# Makita compressor. What am I missing?



## jackhmullen (May 30, 2021)

I picked up a free Makita MAC5200 compressor off of someone because it wasn't working. He said he'd had a crack at it and he thought it was the pressure switch. Compressor is in like-new condition, if the previous owner used it at all its not obvious. He probably could have gotten a warranty claim out of it.
Issue: Turns on, runs for ≈5 seconds, and turns off. 
My process:
First thing I did was check if it was an issue with the pressure switch, I opened the cover on the switch box and put a multimeter on the motor side of the switch. When the motor shut off there was still power running through the switch. No problem there.
It was at this point that I found out it was shutting off because the thermal overload protector was being thrown. This could be from a number of things but the easiest to test was the centrifugal switch. I threw a multimeter on that in continuity mode and started the motor, once the motor got up to speed, continuity was lost. This, I believe, is the proper operation of the switch, cutting power to the start capacitor once it is no longer needed. 
Finally, I tried replacing both the start and run capacitors with brand new ones.
The issue persisted. 
I thought maybe it was an issue with the thermal overload protector itself but was kind of over ordering parts for something that seemed hopeless so, in a hail marry attempt, I bypassed it and ran the compressor without it. I thought I had it solved when it ran for longer than 5 seconds but then when I started to let the smoke out I realized I was wrong. 

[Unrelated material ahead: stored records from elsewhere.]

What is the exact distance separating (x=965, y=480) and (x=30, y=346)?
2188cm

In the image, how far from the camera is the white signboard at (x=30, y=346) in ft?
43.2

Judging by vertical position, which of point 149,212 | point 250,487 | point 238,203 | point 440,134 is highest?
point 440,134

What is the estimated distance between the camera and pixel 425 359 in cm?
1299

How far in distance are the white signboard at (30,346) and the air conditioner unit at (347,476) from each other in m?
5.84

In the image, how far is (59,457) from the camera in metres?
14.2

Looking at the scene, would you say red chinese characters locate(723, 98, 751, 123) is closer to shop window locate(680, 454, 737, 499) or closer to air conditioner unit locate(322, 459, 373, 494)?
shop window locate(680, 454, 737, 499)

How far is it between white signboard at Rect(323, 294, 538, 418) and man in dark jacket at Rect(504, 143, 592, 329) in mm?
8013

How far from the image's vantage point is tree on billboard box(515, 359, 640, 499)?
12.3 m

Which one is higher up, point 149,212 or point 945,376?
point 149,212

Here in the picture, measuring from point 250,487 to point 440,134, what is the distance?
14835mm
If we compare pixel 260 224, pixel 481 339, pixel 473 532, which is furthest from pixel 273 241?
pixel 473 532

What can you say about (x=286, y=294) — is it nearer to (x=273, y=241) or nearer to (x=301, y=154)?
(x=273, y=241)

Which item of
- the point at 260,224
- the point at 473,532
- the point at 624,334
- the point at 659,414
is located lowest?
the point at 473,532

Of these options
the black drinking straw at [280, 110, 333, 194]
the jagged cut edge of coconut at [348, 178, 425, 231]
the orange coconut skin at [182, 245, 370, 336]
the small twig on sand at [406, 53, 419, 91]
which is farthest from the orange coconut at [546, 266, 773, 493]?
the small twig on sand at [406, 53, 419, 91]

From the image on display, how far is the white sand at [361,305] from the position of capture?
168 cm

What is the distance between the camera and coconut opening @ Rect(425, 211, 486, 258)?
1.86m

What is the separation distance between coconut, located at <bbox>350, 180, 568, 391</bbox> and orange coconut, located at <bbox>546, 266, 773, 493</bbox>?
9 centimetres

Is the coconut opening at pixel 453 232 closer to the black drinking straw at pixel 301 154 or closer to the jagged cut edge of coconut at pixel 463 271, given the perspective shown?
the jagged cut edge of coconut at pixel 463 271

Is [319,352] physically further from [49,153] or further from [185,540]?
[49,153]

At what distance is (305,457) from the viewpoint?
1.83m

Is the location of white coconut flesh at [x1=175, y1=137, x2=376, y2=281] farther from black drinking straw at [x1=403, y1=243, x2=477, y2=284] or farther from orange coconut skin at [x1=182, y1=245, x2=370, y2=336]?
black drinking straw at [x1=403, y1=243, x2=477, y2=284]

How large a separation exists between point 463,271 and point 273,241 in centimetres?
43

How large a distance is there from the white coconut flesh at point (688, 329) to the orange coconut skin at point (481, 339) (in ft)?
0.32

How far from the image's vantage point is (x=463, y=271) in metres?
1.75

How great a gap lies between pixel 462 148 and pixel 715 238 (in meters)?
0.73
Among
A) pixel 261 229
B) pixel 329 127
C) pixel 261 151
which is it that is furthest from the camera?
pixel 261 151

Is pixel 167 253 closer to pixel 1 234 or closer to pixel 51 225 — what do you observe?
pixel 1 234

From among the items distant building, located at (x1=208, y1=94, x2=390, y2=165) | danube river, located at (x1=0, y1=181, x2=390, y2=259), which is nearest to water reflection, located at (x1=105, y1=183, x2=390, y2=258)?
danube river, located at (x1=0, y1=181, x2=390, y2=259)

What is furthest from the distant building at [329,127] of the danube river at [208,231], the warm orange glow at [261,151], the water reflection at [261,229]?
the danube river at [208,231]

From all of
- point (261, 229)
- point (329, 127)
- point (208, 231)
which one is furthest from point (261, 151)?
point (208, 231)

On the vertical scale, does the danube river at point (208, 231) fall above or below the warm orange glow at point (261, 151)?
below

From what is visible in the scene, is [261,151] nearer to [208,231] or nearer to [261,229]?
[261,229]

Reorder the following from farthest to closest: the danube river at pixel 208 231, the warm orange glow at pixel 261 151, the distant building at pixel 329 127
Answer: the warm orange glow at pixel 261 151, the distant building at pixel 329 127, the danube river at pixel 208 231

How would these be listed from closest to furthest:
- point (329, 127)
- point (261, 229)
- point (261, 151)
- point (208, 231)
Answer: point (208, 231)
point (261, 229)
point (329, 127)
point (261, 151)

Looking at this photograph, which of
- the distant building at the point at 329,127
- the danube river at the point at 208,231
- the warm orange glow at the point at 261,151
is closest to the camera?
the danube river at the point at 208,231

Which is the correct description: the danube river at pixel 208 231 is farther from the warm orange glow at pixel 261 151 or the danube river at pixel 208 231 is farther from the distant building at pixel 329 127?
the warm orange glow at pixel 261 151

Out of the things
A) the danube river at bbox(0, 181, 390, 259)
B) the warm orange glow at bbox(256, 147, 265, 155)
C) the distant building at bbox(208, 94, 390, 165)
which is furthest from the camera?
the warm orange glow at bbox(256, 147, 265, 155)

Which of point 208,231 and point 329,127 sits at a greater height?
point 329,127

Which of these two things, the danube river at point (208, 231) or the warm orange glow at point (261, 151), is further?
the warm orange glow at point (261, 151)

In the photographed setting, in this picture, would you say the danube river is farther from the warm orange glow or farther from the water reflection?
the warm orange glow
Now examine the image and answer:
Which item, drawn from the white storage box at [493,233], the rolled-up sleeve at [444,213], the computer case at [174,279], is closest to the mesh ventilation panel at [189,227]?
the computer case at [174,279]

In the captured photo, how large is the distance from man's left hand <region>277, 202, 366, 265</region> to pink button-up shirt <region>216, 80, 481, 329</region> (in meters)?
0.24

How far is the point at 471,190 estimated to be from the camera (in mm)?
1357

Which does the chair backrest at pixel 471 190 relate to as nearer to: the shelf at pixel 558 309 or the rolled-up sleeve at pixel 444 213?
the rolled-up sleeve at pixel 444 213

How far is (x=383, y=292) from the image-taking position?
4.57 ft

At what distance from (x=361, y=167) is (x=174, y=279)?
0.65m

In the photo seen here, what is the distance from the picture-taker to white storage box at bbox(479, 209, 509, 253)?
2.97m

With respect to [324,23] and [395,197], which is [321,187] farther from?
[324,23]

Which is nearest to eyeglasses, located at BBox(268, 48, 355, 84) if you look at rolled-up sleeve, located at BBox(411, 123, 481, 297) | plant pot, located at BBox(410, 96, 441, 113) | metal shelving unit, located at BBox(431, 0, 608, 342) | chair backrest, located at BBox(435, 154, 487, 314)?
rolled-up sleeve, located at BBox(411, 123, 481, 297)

If anyone has any other ideas of things to try I'd love to hear them. Or if anyone has a general wiring diagram with start and run capacitors, I'd like to see that, I made no changes but I'd like to confirm that the previous owner didn't move anything around.


----------



## iowagold (Jan 22, 2020)

owners manual below
*click here for the owners manual pdf*

there is a phone number for the cs guys on the manual.

with an ohm meter check the plug on the ac cord on the compressor.
report back the ohms.
we are looking at the start ohms.

check the oil it should be 20wt
make sure the air inlet filter is clean
disconnect the air line out of the compressor feeding the tank to the free run motor testing first.

smoke show is not a good sign...
snap some pix of the caps and the caps wiring for us.

and snap some pix of the motor as well.
it may have stuck contacts on the start switch assy inside the motor.
that would be my first guess..
the low UF cap is run the high uf cap is start.


----------